I put a hand on her arm. “But I feel terrible,” I said. “I’d like to help … only I can’t. Isn’t there anything … anything else I can do? I mean — ”
She wrenched away from me and her eyes, darting at me were desolate, yes, but also vindictive. “There is only one way,” she said. “And if not that, then nothing. I must go.”
“But Francesca …” I put a hand on her arm again. “I wish I could — ”
She looked at my hand as if it had been a snake, and then writhed away from it. I felt as if my touch had dirtied her, that she felt that way, that my flesh, on her flesh, was hateful to her. Her eyes blazed for a second: her face, looking into mine, only inches away, bore an expression of contempt, even detestation.

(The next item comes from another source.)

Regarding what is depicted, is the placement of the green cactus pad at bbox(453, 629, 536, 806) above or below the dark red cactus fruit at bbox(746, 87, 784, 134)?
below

“I am sorry to have bothered you,” she said in a clear and distinct voice, and the intonations were so filled with anger and fury that I quailed, drew back. And leaving me with that horrid, hateful look, she plowed over the grass and went through the gate. I heard her footsteps swishing through the grass on the other side.
I stood, shaken, and then went into the house. I sat on the edge of my bed, trying to calm myself. Asking me for money! A stranger … where did she think I would get the money she wanted? I was just, after all, a young woman, with a small inheritance that wouldn’t even come to me for quite a while. Why should she tap me for a loan? And, failing to get it, look at me with such loathing?